Здесь я завершила свою паузу, которая началась в театре, когда я не выпалила сразу в буфете новость о своём интересном положении. Но по Марининой реакции я увидела, что эта новость не произвела впечатления разорвавшейся бомбы. Марина слегка застыла, зрачки сузились. Но охать и всплескивать руками не стала. Она резко схватила рюмку и налила себе коньяк.

– Неожиданно, но прогнозируемо. Я уехала, ты осталась такая одинокая, беззащитная, и он тебя окружил своей заботой так, как Илья умеет, то есть стал с тобой спать. Так просто.

Марина залпом выпила рюмку коньяка.

– Нет, не просто. Мы стали с ним близки не только физически. Мы провели с ним целую неделю вместе, и нам было хорошо, – проблеяла я.

Нет, не способна я на ведущую партию в разговоре. Я чувствовала, что сдаю свои позиции и говорю как-то неубедительно.

– Между прочим, где Илья сейчас? И что ты о нём знаешь вообще? Кроме того, что с ним здорово трахаться. Признаться, я тоже это знаю: переспала с ним и получила немалое удовольствие.

– Он уехал в Северодвинск, в Архангельскую область. Будет теперь служить там.

– И?

– И я от него ушла сама, он хотел быть со мной, он звал меня с собой. Я сначала думала, что буду с ним, потом…

– Потом передумала! Почему?

– Вмешались родители, они запретили мне уходить от Игоря. И я подумала: да, так будет правильнее – ничего не разрушать.

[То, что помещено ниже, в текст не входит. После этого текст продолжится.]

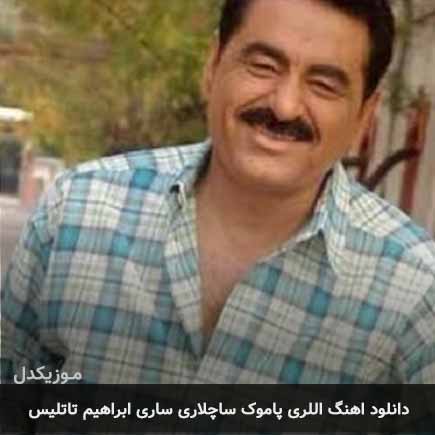 آهنگ ابراهیم تاتلیس اللری پاموک ساچلاری ساری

– Думала, передумала. Ты ведёшь себя как маленькая девочка. Вот сейчас что ты надумала, в конце концов?

– Ты же знаешь, что у меня было три беременности, и все они заканчивались выкидышами. И если этот ребёнок Ильи удержится, то я, наверное, ему об этом сообщу, а там как сложится – не знаю.

– Вот! Ключевое слово «не знаю». Игорь знает, что ты беременна?

– Да, я ему сегодня сообщила. И сказала, что ребёнок не от него.

– Так, ты переспала с Ильёй – это нормально. Ты мечешься, то уходишь от Игоря, то возвращаешься – это нормально. А вот то, что ты сказала ему, что ребёнок не от него, вот это уже глупость. Ты спала с Игорем, когда приехала из Ялты?

– Да, всего один раз.

– Этого вполне достаточно, чтобы объявить, что ребёнок его.

– Зачем? Я не хочу так.

– Скажи, ты меня считаешь дурой?

– Ты что?! Нет, конечно. Я часто аплодирую твоему интеллекту.

– Тогда меня слушай. Тебе не нужен Илья вообще. Ты что, поедешь на Север, в гарнизон?! Уедешь, такая изнеженная, заласканная своей обожаемой бабушкой и родителями, и будешь жить среди офицерских жён, неизвестно откуда взявшихся. Оставишь Ленинград?

– Что ты так сразу обнажаешь действительность? Илья не просто офицер, он врач, хирург. Он умный, содержательный.

– О, пошла «красить лошадей». Он гуляка и пьяница. Если он будет иногда приезжать сюда, то можешь с ним переспать для удовольствия. Да и я тоже пересплю.

– Марина, ты…

– Слушай дальше. Ты забыла, что у твоего мужа дедушка по матери еврей, и у вас с Игорем есть разрешение на выезд в Израиль, и ещё у Игоря на руках приглашение на работу в американский университет?

– Да я об этом не думаю. Я вообще против отъезда. Я же не могу бросить родителей и бабушку.

– Они к тебе в гости будут приезжать.

– Нет, это не вариант. Ты же прекрасно знаешь, что люди уезжают навсегда, и встреч больше не предвидится.

– Инга, перед тобой весы. На одной чаше Игорь с ясными перспективами и его любовью к тебе. Если честно, то ему давно надо тебя разлюбить. На другой чаше весов – сплошные неизвестные: любит ли тебя Илья, какое у тебя будет с ним будущее. С этим бабадёром, моряком-хирургом – сплошная непонятка.

Я мотала головой, я не соглашалась с Мариниными доводами, но в глубине души понимала, что Марина права насчёт Ильи. Он такой блестящий Мистер Х, а есть ли в его сердце местечко для меня?